-- Passage provided --
───
We’ll now define the strength of the constraints (the lagrange multipliers, $\lambda$’s). In this example we will only have soft constraint (instead of hard constraints such as cut-off amplitude and frequency). We’ll only define constraints on the amplitude and the bandwidht, $\lambda_{amp}$ and $\lambda_{band}$.

lambda_amp = 0
lambda_band = 0.1

We need to put the multiple drive hamiltonians into one variable and also for the multiple drive amplitudes. We set a variable, drive_hamiltonians, which is a list of all the drive hamiltonians, and a variable, pulses, which is a list of the drive amplitudes. Notice that the two lists need to be the same length and that the $i^{th}$ drive hamiltonian in the list correspond to the $i^{th}$ drive amplitude in the list

drive_hamiltonians = [H_qI, H_qQ, H_aI, H_aQ]
pulses    = np.array([e_qI, e_qQ, e_aI, e_aQ])
───
-- Data section --
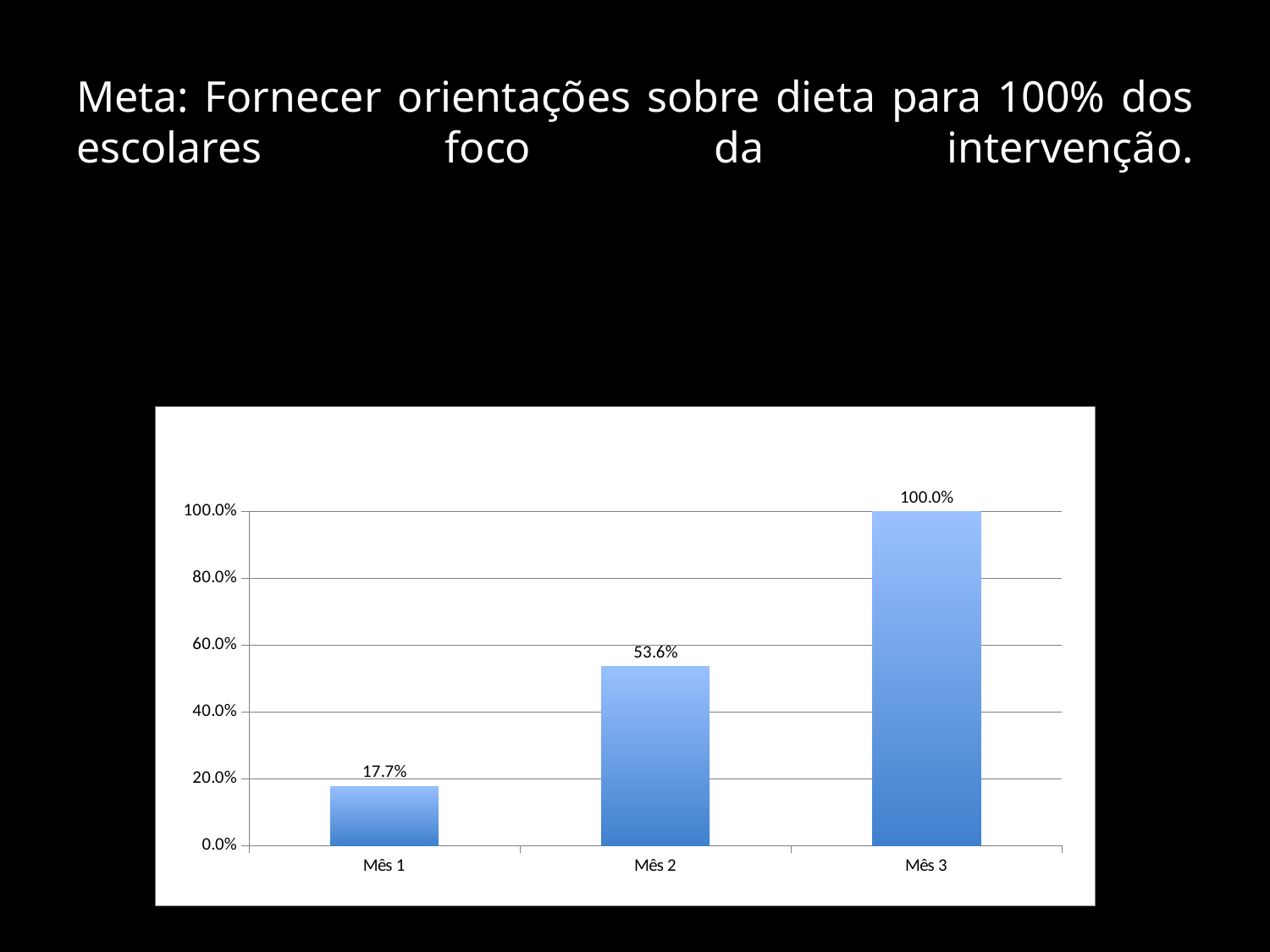
What is the value for Mês 1? 17.7% What is the difference between the values for Mês 3 and Mês 2? 46.4% What is the value for Mês 3? 100.0% Which month has the highest value? Mês 3 Which is larger, the value for Mês 1 or the value for Mês 2? Mês 2 How many categories are shown on the x axis? 3 Which month has the lowest value? Mês 1 What kind of chart is shown on the slide? bar chart Is the value for Mês 2 greater or less than 40.0%? greater What is the value for Mês 2? 53.6% Do the values rise or fall from Mês 1 to Mês 3? rise What is the difference between the values for Mês 2 and Mês 1? 35.9%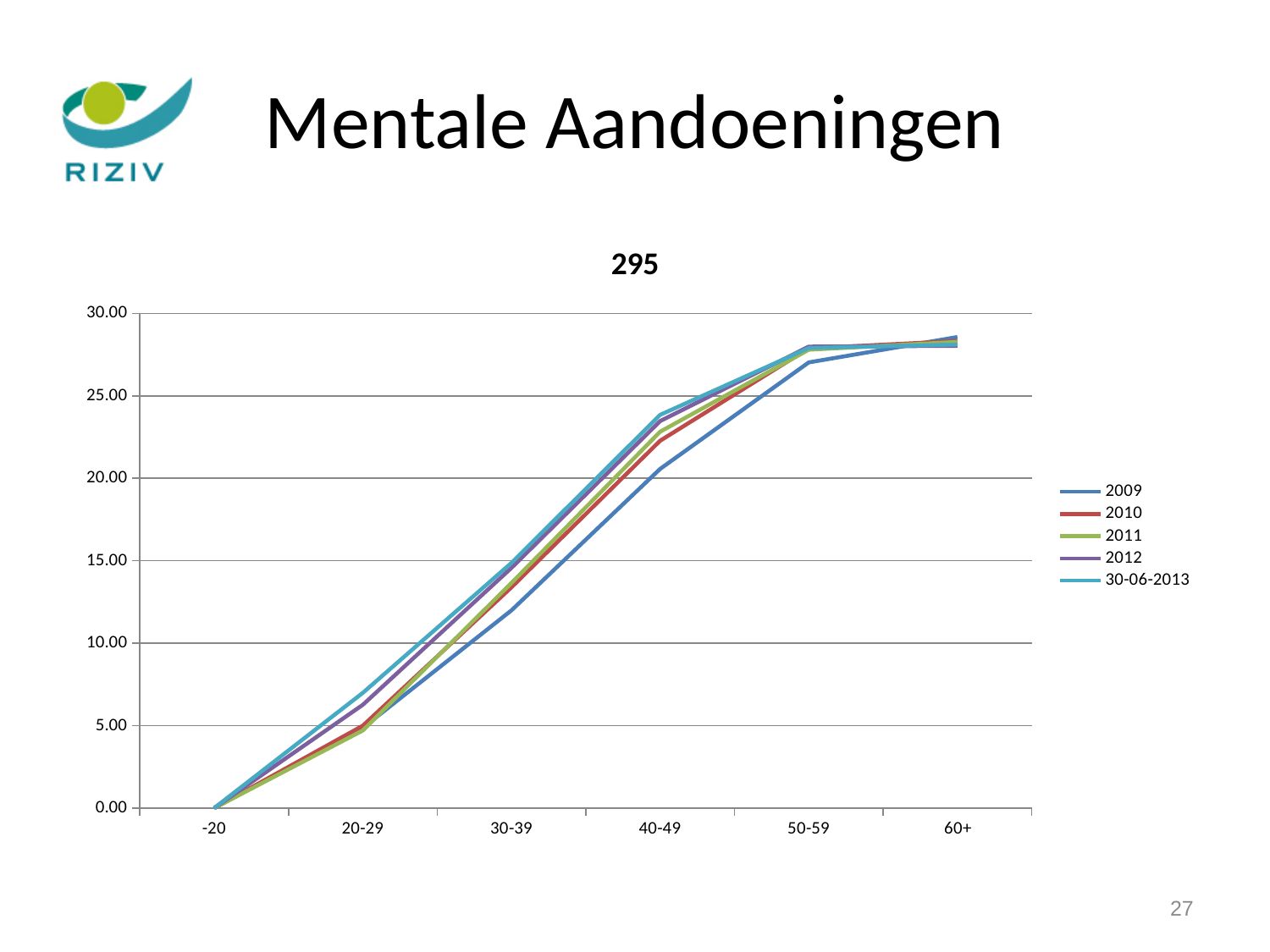
Do the values rise or fall along the x axis from -20 to 60+? rise Is the value for 2009 at 50-59 greater or less than 25.00? greater What is the title of the chart? 295 At the 20-29 category, which is larger: the value for 30-06-2013 or the value for 2011? 30-06-2013 Is the value for 2009 at 30-39 greater or less than 10.00? greater At the 40-49 category, which series has the lowest value? 2009 What kind of chart is shown on the slide? line chart Is the value for 30-06-2013 at 40-49 greater or less than 25.00? less How many series does the legend list? 5 What is the value for the 2009 series at the -20 category? 0.00 How many age categories are shown on the x axis? 6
───
-- Parts of the exercise --
- 1) In the passage on drive Hamiltonians and pulse constraints, what two requirements must the drive_hamiltonians and pulses lists meet?
- 2) Resume the passage on drive Hamiltonians and pulse constraints after its last code line.

-- Expected responses --
- 1) The two lists must be the same length, and the i-th drive Hamiltonian must correspond to the i-th drive amplitude.

- 2)
👉 Creating GRAPE object 🍇

We now create the GrapePulse object, which contains all the data on the pulse and can be used for the optimization

grape_pulse = grape.GrapePulse(psi_initial, psi_target, T, Ns, H_0, drive_hamiltonians,
                               pulses, constraints=True, lambda_amp_lin=lambda_amp, lambda_band_lin=lambda_band)

👉 Optimizing 🛠

We now run the GRAPE optimization, we can choose to graph the probabilites over the duration of the pulse before and after the optimization

results = grape_pulse.optimize(graph_prob=True)

We get back a dictionary with all the results we need: optimized drive amplitudes, final fidelity, the Hamiltonians (which are allready known if you wrote this script, but usefull if you want to save it to a file), the Hilbert space dimensions and some comments you can add. The dictionary has the form:

• “pulses”: ndarray of shape (number of drive amplitudes$\ \times\ $number of time steps)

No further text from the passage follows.